Obesity has been associated with onset and progression of chronic kidney disease (CKD) but causal relationship remains uncertain. This study investigated how obesity causally affects estimated glomerular filtration rate.
Cross-sectional and magnetic resonance imaging (MRI) data analyses were performed within the Prospective Investigation of Obesity, Energy, and Metabolism (POEM) study (502 participants, all aged 50 years). Additionally Mendelian randomization was performed using published summary data. Outcomes were creatinine- and cystatin C-based eGFR. Body mass index (BMI) and waist circumference (WC) were used as exposure variables in the cross-sectional and Mendelian randomization analyses. In the imaging data analyses, eGFR was regressed non-parametrically on tissue volume for each 3D voxel and visualized as a correlation "Imiomics" map.

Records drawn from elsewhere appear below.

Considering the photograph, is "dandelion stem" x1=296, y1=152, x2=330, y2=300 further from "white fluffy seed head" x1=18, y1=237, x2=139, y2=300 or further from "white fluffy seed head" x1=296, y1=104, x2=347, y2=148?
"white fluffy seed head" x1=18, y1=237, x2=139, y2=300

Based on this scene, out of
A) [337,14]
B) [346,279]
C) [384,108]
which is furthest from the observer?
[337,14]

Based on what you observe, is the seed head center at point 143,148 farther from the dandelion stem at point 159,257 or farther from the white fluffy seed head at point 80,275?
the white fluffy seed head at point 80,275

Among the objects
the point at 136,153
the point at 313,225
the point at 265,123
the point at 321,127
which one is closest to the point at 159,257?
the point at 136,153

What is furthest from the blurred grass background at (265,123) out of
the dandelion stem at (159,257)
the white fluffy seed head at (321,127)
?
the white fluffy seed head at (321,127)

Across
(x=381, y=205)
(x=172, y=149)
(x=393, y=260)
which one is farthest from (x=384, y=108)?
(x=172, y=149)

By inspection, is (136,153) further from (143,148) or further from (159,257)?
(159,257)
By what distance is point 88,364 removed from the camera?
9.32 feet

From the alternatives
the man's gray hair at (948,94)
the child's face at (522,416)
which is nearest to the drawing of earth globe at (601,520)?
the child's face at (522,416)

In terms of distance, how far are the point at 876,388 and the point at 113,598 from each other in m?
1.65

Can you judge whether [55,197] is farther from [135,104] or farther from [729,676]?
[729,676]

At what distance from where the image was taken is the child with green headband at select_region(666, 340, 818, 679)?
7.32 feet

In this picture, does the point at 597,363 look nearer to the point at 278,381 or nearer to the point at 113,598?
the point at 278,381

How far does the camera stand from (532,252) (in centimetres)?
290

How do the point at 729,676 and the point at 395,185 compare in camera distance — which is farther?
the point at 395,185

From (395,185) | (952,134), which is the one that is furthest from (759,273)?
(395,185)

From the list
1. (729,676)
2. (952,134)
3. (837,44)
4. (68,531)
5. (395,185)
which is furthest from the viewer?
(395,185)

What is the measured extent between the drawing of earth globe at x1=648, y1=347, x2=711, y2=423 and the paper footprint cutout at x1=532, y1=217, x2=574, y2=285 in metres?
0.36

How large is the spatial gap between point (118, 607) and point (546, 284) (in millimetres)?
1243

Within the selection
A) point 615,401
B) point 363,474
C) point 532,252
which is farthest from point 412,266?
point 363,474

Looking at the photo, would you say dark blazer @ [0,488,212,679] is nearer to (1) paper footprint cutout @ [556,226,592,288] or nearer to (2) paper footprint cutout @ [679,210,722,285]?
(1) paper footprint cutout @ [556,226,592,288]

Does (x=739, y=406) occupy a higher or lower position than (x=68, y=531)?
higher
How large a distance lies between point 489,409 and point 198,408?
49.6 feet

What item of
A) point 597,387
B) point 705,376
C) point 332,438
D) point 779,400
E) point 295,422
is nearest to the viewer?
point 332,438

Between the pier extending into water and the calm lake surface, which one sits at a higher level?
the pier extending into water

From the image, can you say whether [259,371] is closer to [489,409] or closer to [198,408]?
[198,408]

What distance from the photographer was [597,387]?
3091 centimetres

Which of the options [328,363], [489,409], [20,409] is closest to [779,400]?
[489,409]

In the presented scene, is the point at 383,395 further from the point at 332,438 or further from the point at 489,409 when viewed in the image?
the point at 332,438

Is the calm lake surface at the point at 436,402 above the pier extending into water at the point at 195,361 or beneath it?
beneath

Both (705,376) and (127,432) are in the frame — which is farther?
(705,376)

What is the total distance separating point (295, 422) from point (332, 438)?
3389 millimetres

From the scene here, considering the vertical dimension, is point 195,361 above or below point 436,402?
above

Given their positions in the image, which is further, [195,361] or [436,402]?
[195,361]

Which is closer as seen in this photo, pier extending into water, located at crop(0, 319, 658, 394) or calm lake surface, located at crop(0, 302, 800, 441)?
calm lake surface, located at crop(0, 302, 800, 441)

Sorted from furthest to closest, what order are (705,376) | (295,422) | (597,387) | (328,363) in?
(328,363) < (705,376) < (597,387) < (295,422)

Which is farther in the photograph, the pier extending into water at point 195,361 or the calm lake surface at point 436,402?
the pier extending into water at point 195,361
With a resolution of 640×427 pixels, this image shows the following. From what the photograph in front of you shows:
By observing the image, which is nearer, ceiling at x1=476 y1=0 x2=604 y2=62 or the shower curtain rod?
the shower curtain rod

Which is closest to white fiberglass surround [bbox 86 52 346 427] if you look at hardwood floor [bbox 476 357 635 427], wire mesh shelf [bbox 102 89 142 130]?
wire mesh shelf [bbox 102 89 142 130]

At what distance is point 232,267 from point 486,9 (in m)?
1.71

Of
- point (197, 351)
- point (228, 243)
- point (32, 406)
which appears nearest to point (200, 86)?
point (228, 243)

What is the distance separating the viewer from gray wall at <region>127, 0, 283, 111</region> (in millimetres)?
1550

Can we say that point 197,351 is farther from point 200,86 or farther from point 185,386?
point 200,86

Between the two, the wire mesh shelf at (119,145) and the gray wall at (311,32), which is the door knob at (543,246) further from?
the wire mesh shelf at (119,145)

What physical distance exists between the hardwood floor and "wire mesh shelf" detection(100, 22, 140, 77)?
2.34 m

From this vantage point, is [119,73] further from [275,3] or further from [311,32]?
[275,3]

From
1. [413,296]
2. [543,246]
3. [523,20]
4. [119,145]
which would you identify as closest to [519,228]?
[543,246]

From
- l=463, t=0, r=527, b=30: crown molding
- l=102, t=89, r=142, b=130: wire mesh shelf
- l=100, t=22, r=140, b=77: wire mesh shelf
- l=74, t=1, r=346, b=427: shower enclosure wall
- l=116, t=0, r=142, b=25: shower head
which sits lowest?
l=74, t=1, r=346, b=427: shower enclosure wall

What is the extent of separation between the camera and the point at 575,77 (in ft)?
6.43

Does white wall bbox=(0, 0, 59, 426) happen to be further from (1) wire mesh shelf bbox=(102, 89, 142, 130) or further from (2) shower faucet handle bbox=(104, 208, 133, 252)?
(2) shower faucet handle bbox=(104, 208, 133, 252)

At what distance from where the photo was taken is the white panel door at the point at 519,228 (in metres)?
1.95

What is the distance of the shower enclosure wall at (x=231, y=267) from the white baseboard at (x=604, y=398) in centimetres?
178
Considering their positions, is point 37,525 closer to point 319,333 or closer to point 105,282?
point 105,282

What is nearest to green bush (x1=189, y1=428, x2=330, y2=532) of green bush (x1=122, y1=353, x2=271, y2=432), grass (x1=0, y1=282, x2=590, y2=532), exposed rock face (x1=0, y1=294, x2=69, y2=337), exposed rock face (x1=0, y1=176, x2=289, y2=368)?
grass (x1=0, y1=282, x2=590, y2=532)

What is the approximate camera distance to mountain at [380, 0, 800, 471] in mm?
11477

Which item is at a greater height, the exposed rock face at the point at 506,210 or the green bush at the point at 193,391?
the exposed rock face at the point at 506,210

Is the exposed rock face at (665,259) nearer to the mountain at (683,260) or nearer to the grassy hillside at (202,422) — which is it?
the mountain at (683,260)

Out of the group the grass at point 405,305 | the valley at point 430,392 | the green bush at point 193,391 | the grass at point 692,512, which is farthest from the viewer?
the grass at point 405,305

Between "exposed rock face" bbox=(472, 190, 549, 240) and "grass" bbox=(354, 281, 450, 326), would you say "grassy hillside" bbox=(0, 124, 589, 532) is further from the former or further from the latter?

Negative correlations were shown between cystatin C-based eGFR and BMI [beta = -0.190 (95% CI: -0.280 to -0.100)] and WC [beta = -0.160 (95% CI: -0.250 to -0.060)] in an adjusted model. In contrast, a positive association was found for creatinine-based eGFR [BMI beta = 1.20 (95% CI: 0.030 to 0.210) and WC beta = 0.160 (95% CI: 0.070 to 0.260)]. Similar patterns were found using MRI analysis (Imiomics map). Mendelian randomization implied a negative causal effect of obesity-related measures on cystatin C-based eGFR [BMI beta = -0.031 (95% CI: -0.037 to -0.026) and WC beta = -0.038 (95% CI: -0.045 to -0.031)], but no statistically significant effect was found for creatinine-based eGFR.
This study suggests a causal negative effect of obesity on cystatin C-based, but not creatinine-based eGFR. These findings warrant further research regarding estimations of kidney function when assessing obesity and CKD.
肥胖与慢性肾脏病(CKD)的发生和进展相关,但因果关系仍不明确。本研究调查了肥胖如何因果性地影响估计肾小球滤过率。
在肥胖、能量与代谢前瞻性研究(POEM研究,502名参与者,均为50岁)中进行横断面和磁共振成像(MRI)数据分析。此外,使用已发表的汇总数据进行孟德尔随机化分析。结局指标为基于肌酐和胱抑素C的估算肾小球滤过率(eGFR)。在横断面和孟德尔随机化分析中,将体重指数(BMI)和腰围(WC)用作暴露变量。在成像数据分析中,针对每个三维体素,将eGFR对组织体积进行非参数回归,并可视化为相关的“影像组学”图谱。
在调整模型中,基于胱抑素C的eGFR与BMI [β = -0.190(95%CI:-0.280至-0.100)]和WC [β = -0.160(95%CI:-0.250至-0.060)]呈负相关。相比之下,基于肌酐的eGFR呈正相关[BMI β = 1.20(95%CI:0.030至0.210),WC β = 0.160(95%CI:0.070至0.260)]。使用MRI分析(影像组学图谱)发现了类似模式。孟德尔随机化提示肥胖相关指标对基于胱抑素C的eGFR有负向因果效应[BMI β = -0.031(95%CI:-0.037至-0.026),WC β = -0.038(95%CI:-0.045至-0.031)],但基于肌酐的eGFR未发现统计学显著效应。
本研究提示肥胖对基于胱抑素C而非基于肌酐的eGFR有因果负向效应。这些发现为评估肥胖和CKD时肾功能的估计提供了进一步研究的依据。